Advokat Kecam Surat Edaran MA No. 4 Tahun 2002
Berita

Advokat Kecam Surat Edaran MA No. 4 Tahun 2002

Semua orang bersamaan kedudukannya di depan hukum dan pemerintahan. Begitulah prinsip hukum yang selalu didengung-dengungkan. Tetapi benarkah demikian dalam praktek?

Mys
Bacaan 2 Menit
Advokat Kecam Surat Edaran MA No. 4 Tahun 2002
Hukumonline

MA telah membentengi hakim, panitera dan juru sita dari kemungkinan tindakan kepolisian. Dominggus menduga, polisi lebih patuh pada SEMA Nomor 4 Tahun 2002 tadi ketimbang memegang prinsip equality before the law.

SEMA                                                             

SEMA Nomor 4 Tahun 2002 dikeluarkan Bagir Manan setelah ada sejumlah laporan yang masuk mengenai pengaduan terhadap pejabat pengadilan. Pencari keadilan tidak dapat menerima kenyataan atas pelaksanaan tugas yang dilakukan pejabat pengadilan. Misalnya, atas suatu eksekusi. Ada juga laporan ke polisi mengenai perbuatan pidana yang dilakukan panitera, juru sita atau juru sita pengganti.

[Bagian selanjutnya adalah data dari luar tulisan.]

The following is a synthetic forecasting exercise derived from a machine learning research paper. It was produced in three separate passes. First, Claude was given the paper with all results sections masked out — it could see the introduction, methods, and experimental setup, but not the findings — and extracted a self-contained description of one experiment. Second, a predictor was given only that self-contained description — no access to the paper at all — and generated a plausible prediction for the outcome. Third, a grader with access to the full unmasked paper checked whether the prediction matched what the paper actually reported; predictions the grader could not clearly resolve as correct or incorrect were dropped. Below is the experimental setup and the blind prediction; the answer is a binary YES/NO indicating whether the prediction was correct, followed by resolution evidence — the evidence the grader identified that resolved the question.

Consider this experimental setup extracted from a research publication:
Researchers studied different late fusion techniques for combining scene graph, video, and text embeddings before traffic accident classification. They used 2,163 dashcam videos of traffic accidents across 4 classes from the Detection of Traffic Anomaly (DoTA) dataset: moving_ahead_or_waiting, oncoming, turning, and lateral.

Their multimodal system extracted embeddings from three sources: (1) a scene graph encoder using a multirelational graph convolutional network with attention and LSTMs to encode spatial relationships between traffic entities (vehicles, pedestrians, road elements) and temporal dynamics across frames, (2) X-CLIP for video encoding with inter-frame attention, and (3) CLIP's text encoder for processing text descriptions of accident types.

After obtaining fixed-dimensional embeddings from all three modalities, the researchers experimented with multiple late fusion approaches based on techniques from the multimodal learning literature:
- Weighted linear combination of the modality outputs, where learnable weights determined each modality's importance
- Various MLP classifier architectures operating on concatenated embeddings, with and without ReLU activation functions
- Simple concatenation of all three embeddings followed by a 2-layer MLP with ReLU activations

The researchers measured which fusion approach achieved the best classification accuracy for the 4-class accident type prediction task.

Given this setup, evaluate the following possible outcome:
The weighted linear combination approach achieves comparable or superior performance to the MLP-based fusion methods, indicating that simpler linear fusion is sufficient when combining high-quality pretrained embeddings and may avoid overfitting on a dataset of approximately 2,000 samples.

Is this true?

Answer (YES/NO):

SEMA menganggap pemanggilan yang dilakukan pihak kepolisian dapat merupakan hambatan terhadap pelaksanaan kekuasaan kehakiman. Apalagi pada tahun 1976 sudah ada edaran (SEMA No. 9) yang melarang untuk menggugat hakim dan pengadilan atas suatu putusan. Oleh karena itu, lewat SEMA No. 4, Ketua MA meminta pejabat pengadilan untuk tidak perlu memenuhi panggilan kepolisian tersebut apabila menyangkut suatu perkara yang sudah diputus maupun yang masih dalam proses pemeriksaan pengadilan.

Kalaupun boleh, pejabat pengadilan dapat memenuhi panggilan/undangan tersebut hanya apabila diminta untuk membahas rancangan peraturan perundang-undangan atau memberikan pertimbangan hukum sebagai sumbangan pemikiran 

Dalam bagian akhir SEMA No. 2 menyebutkan suatu prinsip yang universal bahwa suatu putusan tidak boleh didiskusikan oleh siapa saja karena masalah tersebut merupakan kemandirian badan peradilan.

Apalagi kalau gara-gara putusannya hakim masuk penjara. Tetapi bagaimana kalau putusan itu dipengaruhi sesuatu di luar anasir hukum? 

Tunggu dulu. Paling tidak, di mata beberapa orang advokat prinsip yang terkandung dalam UUD 1945 itu sudah direduksi oleh Mahkamah Agung. Setiap orang tidak lagi memiliki kedudukan yang sama bila berhadapan dengan hukum. Hakim, misalnya. Jika hakim melakukan pelanggaran dalam tugasnya, perlakuan dari polisi, jaksa dan hakim sendiri akan lain. Bahkan hakim yang diduga melakukan pelanggaran itu bisa menolak panggilan polisi. Kok bisa ya? 

Faktanya, itulah yang merisaukan Dominggus Maurits Luitnan, H. Azi Ali Tjasa dan Toro Mendrofa. Ketika advokat yang tergabung dalam Lembaga Advokat/Pengacara Dominika itu memprotes Surat Edaran Mahkamah Agung (SEMA) Nomor 4 Tahun 2002 yang ditandatangani Ketua MA Bagir Manan. Isinya tentang Pejabat Pengadilan yang Melaksanakan Tugas Yustisial tidak dapat Diperiksa, baik sebagai saksi atau tersangka, kecuali yang sudah ditentukan oleh undang-undang.

Pandangan bernada protes disampaikan ketiga advokat saat mereka mengajukan judicial review terhadap Undang-Undang No. 5 Tahun 2004 tentang Mahkamah Agung dan Nomor 22 Tahun 2004 tentang Komisi Yudisial. SEMA itu diskriminatif, telah membuat hakim seolah kebal hukum, ujar Azi Ali Tjasa, advokat asal Bengkulu. 

Sidang atas perkara judicial review yang mereka ajukan digelar Kamis pekan lalu. Saat itu, Azi dan kedua koleganya kembali mengajukan keberatan mereka atas SEMA tersebut. SEMA dianggap melanggar hak asasi mereka selaku advokat. Pasalnya, pengaduan mereka mengenai prilaku dan tindakan hakim justeru tak diproses sebagaimana mestinya. Kalaupun hakim dikenakan sanksi, paling sebatas diberi peringatan dan dimutasi. Tetapi laporan ke polisi tak pernah ditindaklanjuti.